We're into the Top 10 now.

These are the plays of the Bill Belichick Era you best never forget. And probably can't. They're the ones that led directly to championships -- most for New England, a couple for the other guys. Or they're plays that signified a sea change in the way the New England Patriots under Belichick would be behaving from there on out.

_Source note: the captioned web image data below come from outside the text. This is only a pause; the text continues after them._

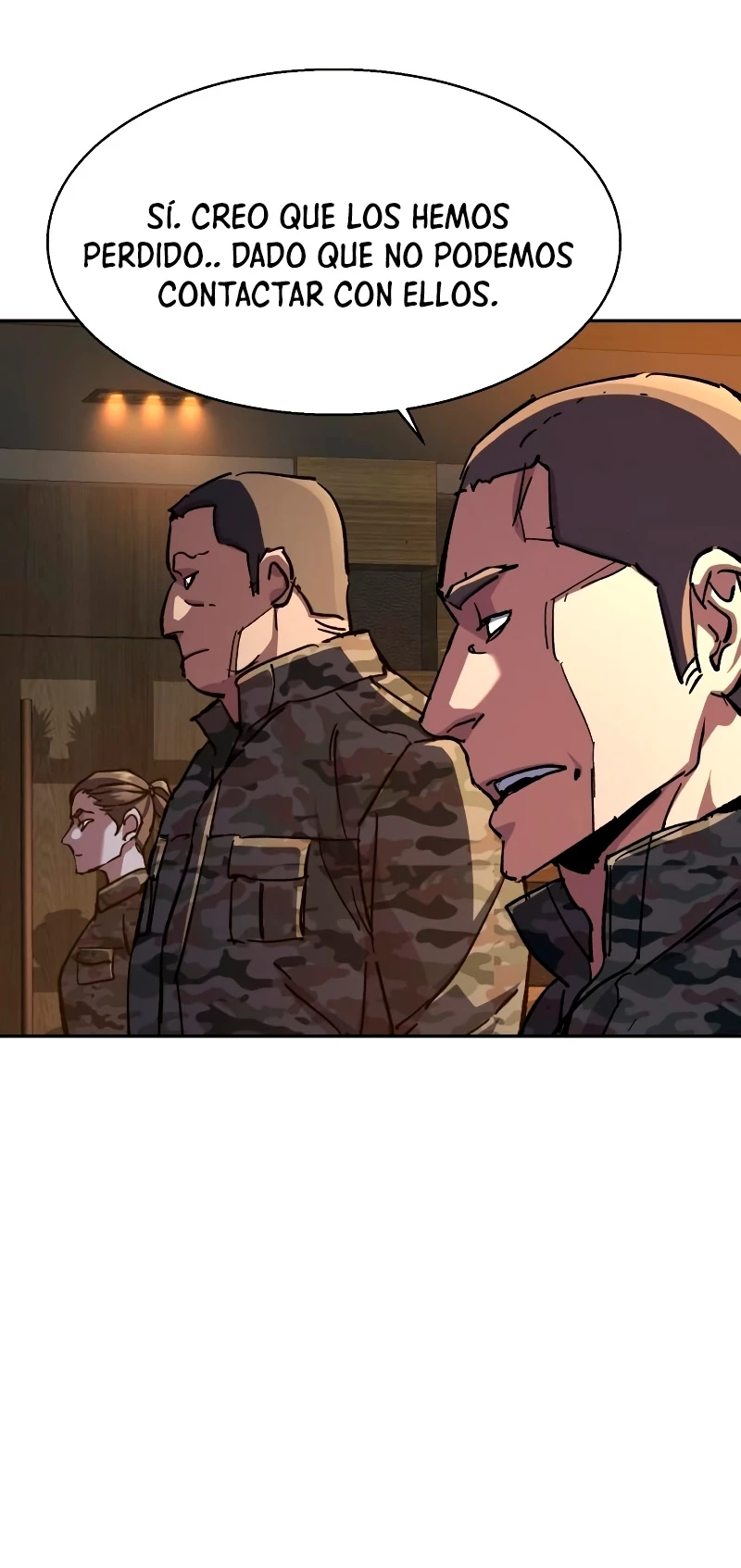 El Asesino Yu Ijin > Capitulo 140 > Page 351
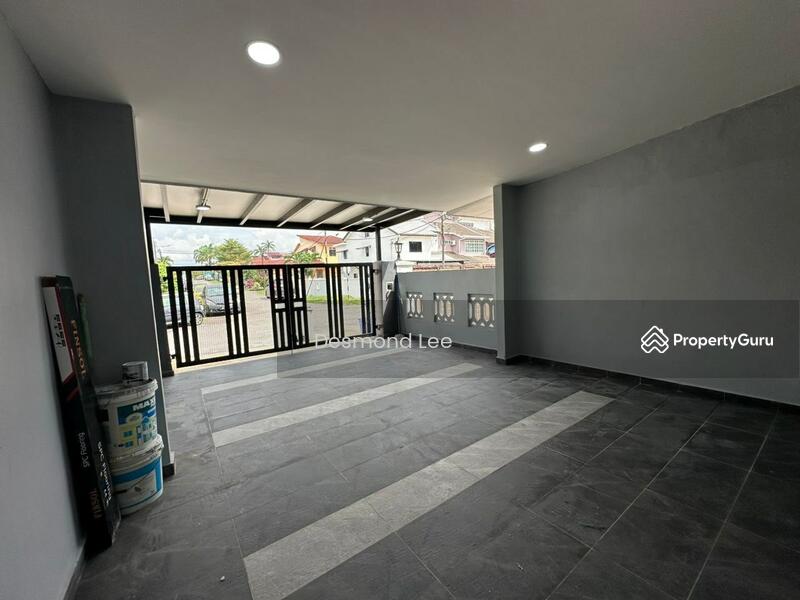 Car Park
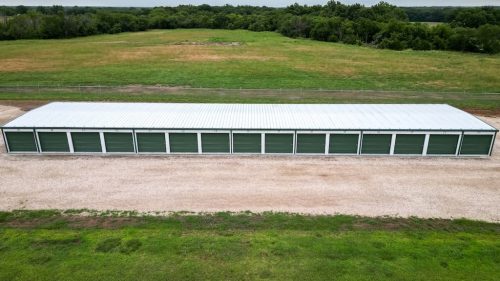 Metal Buildings Construction Company Tulsa Oklahoma 173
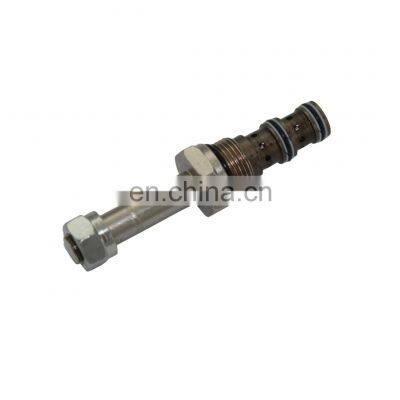 R55 R210-5 R215-9 Electric parts solenoid valve core 31Q6-20130 31Q6-20131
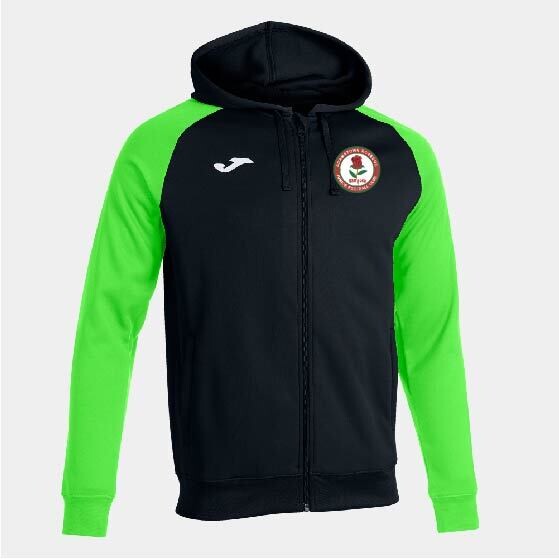 ADAMSTOWN ROSEBUD WPL HOODIE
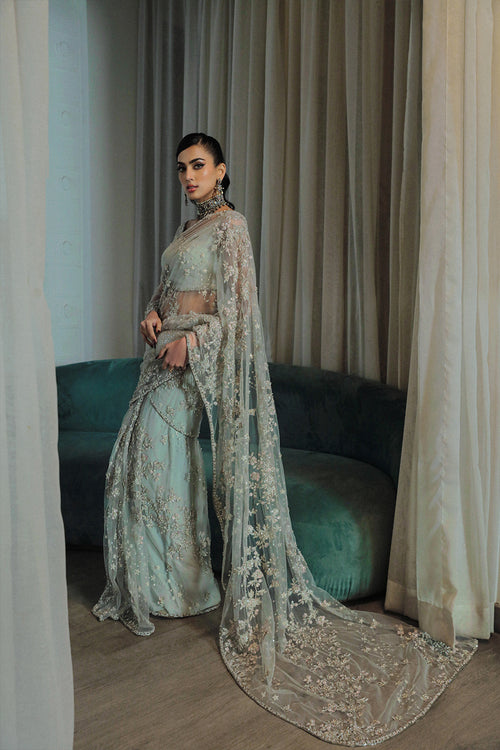Saira Rizwan | Riona Luxury Formals | Evaline - House Of Anaya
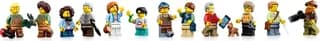 De botanische tuin LEGO-set afbeelding 2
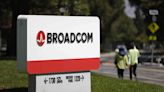 Broadcom Hits Fresh Record High After Stock Split Announcement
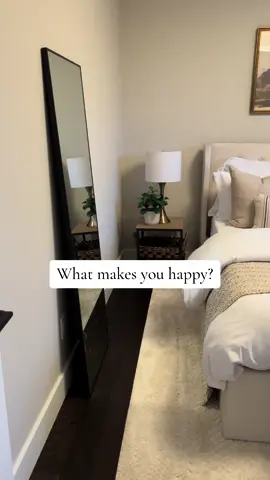 This is what makes me so incredibly happy. When you create a space that you love so much and never want to leave 🫶🏼 #neutral #neutralhome #neutralhomedecor #neutralhomeaesthetic #neutralhomes #organicmodern #organicmoderndecor #decorinspo #homeinspo #homeinspiration #whatmakesyouhappy #whatmakesmehappy 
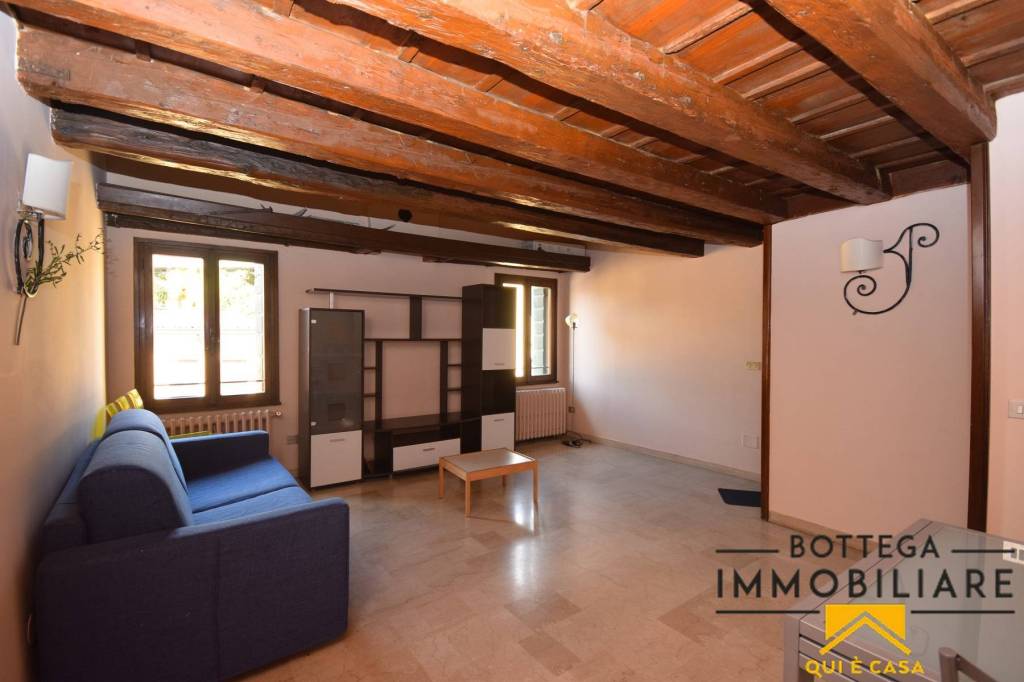 appartamento in affitto a Padova in zona Centro Storico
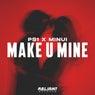 Make You Mine (Extended Mix)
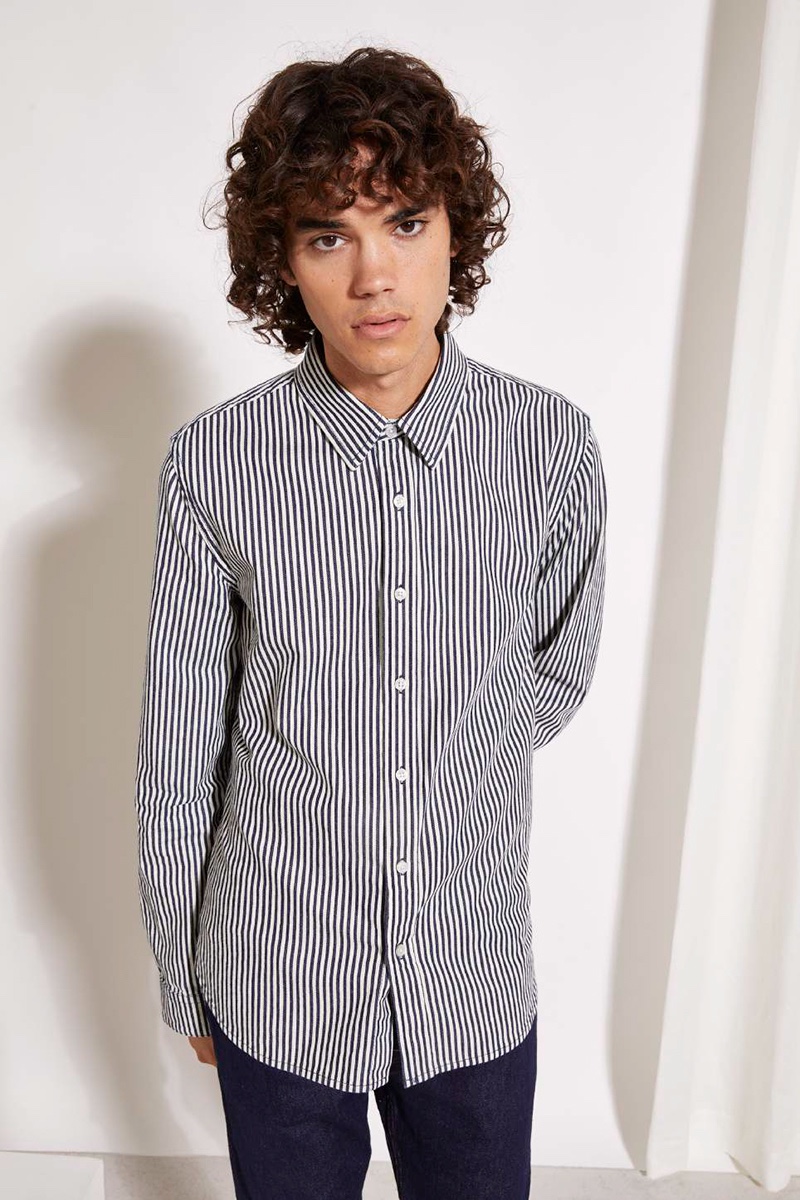 7 For All Mankind Spring 2020 Mens Collection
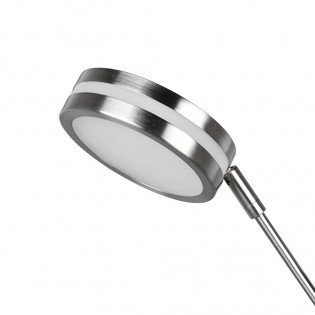 Lampadaire á LED Franklin Dimmable (6,5W)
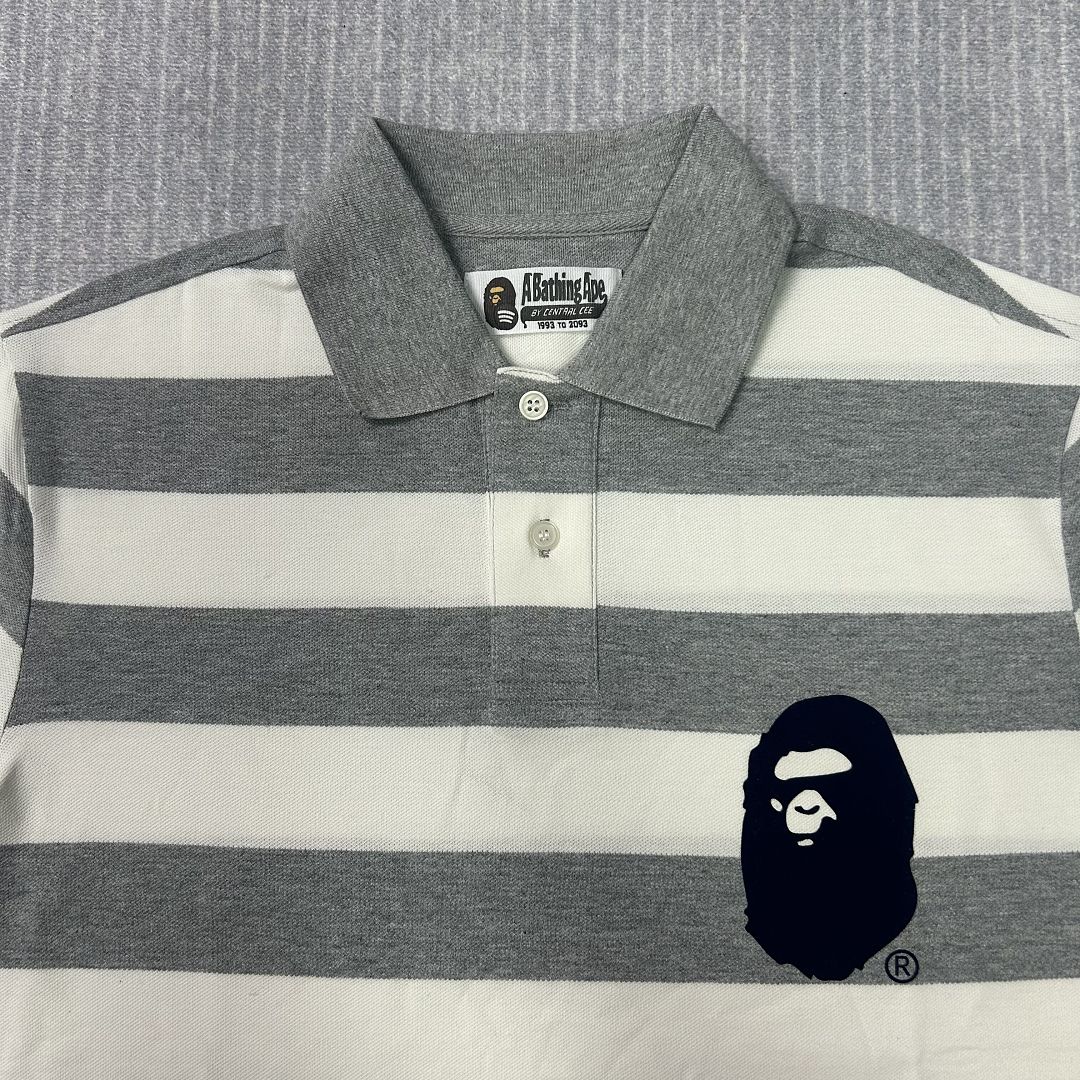 Ralph Lauren Vintage Bp Polo - Image 4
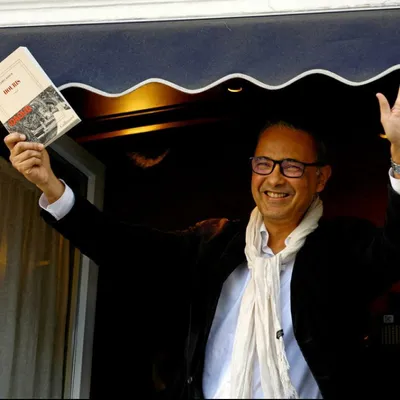 L’écrivain Kamel Daoud visé par 2 mandats d’arrêt internationaux...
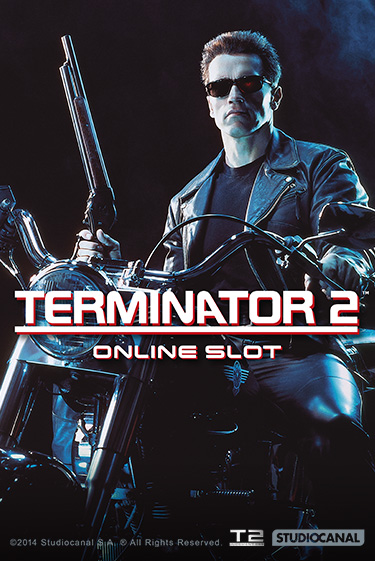 Бесплатная демо игра Terminator 2™ Remastered | Джой Казино без регистрации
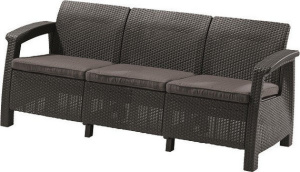 Софа  Corfu love seat max фото 1 Софа  Corfu love seat max фото 1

I did my best to stack them in order of importance. You got a problem with that? Good. Let us know what's too high, too low or just plain wrong. And thanks for keeping up!

PLAY NUMBER: 4

THE YEAR: 2001 (actually Feb. 3, 2002)

THE GAME: Patriots 20, Rams 17

THE PLAY: Vinatieri 48-yarder in Superdome delivers SB36 win

WHY IT’S HERE: When the Red Sox won the World Series in 2004, it was viewed nationally and locally as a cathartic moment for a long-suffering region. Deliverance for a fanbase that resolutely suffered through 90 years of star-crossed heartbreak with a mix of stoicism and fatalism. “Long-suffering Red Sox fan” was a badge of honor, an identity. And New Englanders – baseball fans or not - would self-identify with the hideous notion of Red Sox Nation. There was no “Patriots Nation.” To drag out the forced metaphor, Patriots fans were living in tents and cabins in the wilderness, recluses. Reluctant to be seen in town where they’d be mocked. And suddenly, they cobbled together one of the most improbable, magical seasons in American professional sports, a year which gave birth to a dynasty which was first celebrated, now reviled but always respected. And while so many games and plays led to this 48-yarder – ones we’ve mentioned 12 times on this list – Adam Vinatieri kicking a 48-yarder right down the f****** middle to win the Super Bowl was an orgasmic moment for the recluses and pariahs that had been Patriots fans when nobody would admit to such a thing.
 

PLAY NUMBER: 3

THE YEAR: 2001 (actually Jan. 19, 2002)

THE GAME: Patriots 16, Raiders 13

THE PLAY: Vinatieri from 45 through a blizzard to tie Snow Bowl

WHY IT’S HERE: Two thoughts traveling on parallel tracks were running through the mind while Adam Vinatieri trotted onto the field and lined up his 45-yarder to tie Oakland in the 2001 AFC Divisional Playoff Game, the final one at Foxboro Stadium. “There’s no way he can make this kick in this weather,” was the first. “The way this season’s gone, I bet he makes this kick. It can’t end here. It can’t end now.” From where I was sitting in the press box I couldn’t see the ball clearly, probably because I was looking for it on a higher trajectory than Vinatieri used. So I remember Vinatieri going through the ball, my being unable to locate it in the air and then looking for the refs under the goalposts to see their signal. And when I located them, I saw the ball scuttle past. Then I saw the officials’ arms rise. Twenty-five years earlier, the first team I ever followed passionately – the ’76 Patriots – left me in tears when they lost to the Raiders in the playoffs. Now, at 33, I was covering that team and it had gotten a measure of retribution for the 8-year-old me.